Governors Green is closer to everything and within five minutes of about 50 restaurants.  Units are fine, but not as nice as Manor Club which was just updated on the Sequel side.


----------



## pedro47 (Jun 27, 2013)

Personally, I feel your children would like the Manor Club better because all the kids activities are on site. 

Plus there is a very nice golf course on site for the adults. 

Enjoy your stay in Colonial Williamsburg.


----------



## tschwa2 (Jun 27, 2013)

If you plan on being out and about most days and primarily using the resort to break up the heat of the day or enjoy in the evenings I would go with Governors Green.  The Manor club has sleeping for 8 and that is using every available sleep area.  Who wants to fold and unfold 2 sleep sofas every night?  The 3 br at GG has 2 bedrooms with king beds and the third has 2 double beds.  You would still have a very large living room/dining room/kitchen area that is not being used as a bedroom.  The outdoor pool is pretty nice at GG and for $5 a day you get wristbands for everyone on the days you want to go to Kingsgate to use their rec room.  If you plan on staying onsite for 2-3 whole days the activities might make it worth it to stay at Manor Club.

Governors Green is usually Sun-Sun in II.  If you go don't think that the parks won't get even more crowded on Friday and Saturday.  They do especially water country which had lines that almost doubled on the weekend.


----------



## blr666 (Jul 1, 2013)

Thanks everyone.   I can also get a timeshare in Virginia Beach.   Is that a good area?   Any timeshare suggestions?   I can use RCI, I I,  and SFX.   Thanks.


----------



## pedro47 (Jul 1, 2013)

blr666 said:


> Thanks everyone.   I can also get a timeshare in Virginia Beach.   Is that a good area?   Any timeshare suggestions?   I can use RCI, I I,  and SFX.   Thanks.

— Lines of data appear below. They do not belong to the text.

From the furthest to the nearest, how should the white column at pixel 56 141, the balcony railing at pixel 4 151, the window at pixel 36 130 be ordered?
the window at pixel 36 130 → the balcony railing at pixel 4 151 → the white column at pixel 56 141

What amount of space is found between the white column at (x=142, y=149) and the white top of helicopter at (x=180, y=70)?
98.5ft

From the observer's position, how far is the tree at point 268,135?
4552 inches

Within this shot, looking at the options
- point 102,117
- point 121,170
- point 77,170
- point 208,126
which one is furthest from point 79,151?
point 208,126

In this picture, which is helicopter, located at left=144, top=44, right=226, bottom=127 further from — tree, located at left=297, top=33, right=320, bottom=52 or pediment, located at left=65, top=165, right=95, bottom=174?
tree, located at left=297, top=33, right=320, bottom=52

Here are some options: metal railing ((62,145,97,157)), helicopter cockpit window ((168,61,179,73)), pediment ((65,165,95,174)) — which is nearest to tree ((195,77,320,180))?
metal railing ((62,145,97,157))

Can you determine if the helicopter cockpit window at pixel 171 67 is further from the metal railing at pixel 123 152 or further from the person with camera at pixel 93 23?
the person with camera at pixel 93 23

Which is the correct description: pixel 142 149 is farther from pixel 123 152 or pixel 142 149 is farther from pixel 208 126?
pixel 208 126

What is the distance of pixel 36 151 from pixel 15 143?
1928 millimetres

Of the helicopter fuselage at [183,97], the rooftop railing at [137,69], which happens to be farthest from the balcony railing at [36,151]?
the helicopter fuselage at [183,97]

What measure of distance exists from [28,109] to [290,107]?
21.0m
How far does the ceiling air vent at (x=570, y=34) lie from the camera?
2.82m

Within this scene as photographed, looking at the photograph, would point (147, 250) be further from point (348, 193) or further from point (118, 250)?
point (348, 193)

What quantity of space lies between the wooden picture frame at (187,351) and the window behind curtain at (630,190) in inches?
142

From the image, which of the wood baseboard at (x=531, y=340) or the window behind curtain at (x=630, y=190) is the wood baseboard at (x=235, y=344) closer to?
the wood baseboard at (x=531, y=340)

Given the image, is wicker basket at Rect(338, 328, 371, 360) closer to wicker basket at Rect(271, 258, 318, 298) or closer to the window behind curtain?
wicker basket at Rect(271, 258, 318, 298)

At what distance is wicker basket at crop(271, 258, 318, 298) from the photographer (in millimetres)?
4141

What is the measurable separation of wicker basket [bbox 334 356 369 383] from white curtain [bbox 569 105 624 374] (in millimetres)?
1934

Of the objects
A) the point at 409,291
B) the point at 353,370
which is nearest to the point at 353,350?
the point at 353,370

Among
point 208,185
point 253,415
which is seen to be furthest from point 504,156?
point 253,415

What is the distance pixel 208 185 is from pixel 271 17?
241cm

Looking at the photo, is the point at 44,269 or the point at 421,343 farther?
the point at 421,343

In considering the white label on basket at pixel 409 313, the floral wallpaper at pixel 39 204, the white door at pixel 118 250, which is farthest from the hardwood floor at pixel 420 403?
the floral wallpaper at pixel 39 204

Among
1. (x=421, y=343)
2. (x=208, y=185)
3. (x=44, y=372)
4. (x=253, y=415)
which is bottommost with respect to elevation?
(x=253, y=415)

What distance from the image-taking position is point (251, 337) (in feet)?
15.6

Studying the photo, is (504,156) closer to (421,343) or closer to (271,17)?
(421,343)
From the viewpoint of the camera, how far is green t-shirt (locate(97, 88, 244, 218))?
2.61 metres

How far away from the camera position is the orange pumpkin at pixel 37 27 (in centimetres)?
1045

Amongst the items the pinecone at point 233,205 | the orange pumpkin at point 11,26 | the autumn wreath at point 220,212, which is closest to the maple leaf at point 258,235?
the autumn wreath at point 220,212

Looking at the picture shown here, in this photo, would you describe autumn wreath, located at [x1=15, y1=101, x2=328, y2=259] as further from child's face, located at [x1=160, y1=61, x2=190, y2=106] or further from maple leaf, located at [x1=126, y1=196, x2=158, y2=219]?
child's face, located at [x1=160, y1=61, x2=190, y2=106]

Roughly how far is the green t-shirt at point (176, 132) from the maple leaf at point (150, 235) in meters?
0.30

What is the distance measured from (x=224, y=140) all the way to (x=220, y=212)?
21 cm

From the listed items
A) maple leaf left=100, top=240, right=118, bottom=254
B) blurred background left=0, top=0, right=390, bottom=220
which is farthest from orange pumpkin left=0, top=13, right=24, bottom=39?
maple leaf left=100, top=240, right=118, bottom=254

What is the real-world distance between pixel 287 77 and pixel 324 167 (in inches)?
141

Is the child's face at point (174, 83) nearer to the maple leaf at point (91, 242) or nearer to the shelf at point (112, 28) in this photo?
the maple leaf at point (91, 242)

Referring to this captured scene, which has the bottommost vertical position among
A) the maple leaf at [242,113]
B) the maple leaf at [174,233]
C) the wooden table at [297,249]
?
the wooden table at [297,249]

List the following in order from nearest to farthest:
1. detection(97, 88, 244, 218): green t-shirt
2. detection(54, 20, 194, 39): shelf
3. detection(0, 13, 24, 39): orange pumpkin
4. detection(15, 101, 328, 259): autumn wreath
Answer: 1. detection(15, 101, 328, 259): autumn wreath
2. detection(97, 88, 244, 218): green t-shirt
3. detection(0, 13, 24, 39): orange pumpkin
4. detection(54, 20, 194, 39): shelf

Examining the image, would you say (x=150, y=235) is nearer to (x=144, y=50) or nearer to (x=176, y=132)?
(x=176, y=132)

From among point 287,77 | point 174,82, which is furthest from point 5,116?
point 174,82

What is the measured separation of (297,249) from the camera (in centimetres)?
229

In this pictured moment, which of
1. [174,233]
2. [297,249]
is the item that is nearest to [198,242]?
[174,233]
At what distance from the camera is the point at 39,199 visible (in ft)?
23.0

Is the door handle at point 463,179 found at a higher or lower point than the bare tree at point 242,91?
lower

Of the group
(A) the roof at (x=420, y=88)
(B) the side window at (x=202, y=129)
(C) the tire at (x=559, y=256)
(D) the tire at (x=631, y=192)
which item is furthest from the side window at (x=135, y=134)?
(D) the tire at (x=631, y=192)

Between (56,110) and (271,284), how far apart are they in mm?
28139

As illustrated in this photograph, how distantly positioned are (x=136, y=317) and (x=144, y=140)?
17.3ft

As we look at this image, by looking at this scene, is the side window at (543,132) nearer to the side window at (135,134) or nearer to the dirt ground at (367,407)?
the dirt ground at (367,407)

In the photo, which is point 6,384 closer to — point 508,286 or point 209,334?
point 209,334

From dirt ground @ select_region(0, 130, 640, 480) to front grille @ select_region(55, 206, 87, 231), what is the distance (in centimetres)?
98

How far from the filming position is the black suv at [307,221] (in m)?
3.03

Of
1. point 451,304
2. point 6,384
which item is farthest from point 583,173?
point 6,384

Virginia Beach is an excllent City for a family vacation. You will have the beach, shopping malls, and some excellent local small amusment parks to use for your children. 

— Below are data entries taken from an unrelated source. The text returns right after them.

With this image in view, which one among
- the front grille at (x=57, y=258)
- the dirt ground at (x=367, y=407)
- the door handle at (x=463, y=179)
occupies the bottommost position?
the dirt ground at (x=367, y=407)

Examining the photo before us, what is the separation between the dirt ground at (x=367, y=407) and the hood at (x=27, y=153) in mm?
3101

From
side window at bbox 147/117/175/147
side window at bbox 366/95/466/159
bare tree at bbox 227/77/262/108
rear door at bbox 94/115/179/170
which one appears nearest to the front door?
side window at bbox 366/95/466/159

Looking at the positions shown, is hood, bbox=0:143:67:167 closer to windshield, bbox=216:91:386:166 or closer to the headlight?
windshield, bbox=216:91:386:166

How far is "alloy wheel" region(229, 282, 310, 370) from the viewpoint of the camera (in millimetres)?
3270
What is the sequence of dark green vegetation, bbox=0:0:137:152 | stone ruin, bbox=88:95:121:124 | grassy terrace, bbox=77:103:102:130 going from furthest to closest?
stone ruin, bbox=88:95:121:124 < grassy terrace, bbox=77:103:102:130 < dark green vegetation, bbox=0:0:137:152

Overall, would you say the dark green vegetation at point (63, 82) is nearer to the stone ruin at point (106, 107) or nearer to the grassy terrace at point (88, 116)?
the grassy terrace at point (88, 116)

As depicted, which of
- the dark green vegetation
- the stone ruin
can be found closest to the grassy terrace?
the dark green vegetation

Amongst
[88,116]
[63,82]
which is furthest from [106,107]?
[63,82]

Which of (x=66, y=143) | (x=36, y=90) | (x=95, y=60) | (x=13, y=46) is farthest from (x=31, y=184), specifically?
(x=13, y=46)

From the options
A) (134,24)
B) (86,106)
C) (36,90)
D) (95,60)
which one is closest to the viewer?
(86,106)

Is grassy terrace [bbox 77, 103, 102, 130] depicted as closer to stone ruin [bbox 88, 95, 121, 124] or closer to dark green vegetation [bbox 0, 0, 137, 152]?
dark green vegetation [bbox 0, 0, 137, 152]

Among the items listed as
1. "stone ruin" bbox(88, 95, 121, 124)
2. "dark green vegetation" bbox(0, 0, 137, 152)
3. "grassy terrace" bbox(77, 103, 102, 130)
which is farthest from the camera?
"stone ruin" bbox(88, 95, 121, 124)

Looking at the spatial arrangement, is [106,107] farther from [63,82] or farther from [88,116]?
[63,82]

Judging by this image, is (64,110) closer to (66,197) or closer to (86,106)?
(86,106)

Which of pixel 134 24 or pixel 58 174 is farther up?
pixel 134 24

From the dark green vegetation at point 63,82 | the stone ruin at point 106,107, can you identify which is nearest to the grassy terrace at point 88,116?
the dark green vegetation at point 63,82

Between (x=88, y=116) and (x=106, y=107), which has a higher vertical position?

What are some of the names of the timeshare resorts you are looking at ?

Also, You will be about a hour away from Williamburg,VA (Colonial Williamsburg, Busch Garden & Water Country USA).

Warning !!!!! The traffic from VA Bch to Williamsburg at some hours during the day (7:00AM - 9:00 AM and 3:30PM - 6:00PM) can be nigt mare. 

You need to read some information on The Hampton Roads Bridge Tunnel if you are planning on traveling from VA Bch to Williamsburg,VA.


----------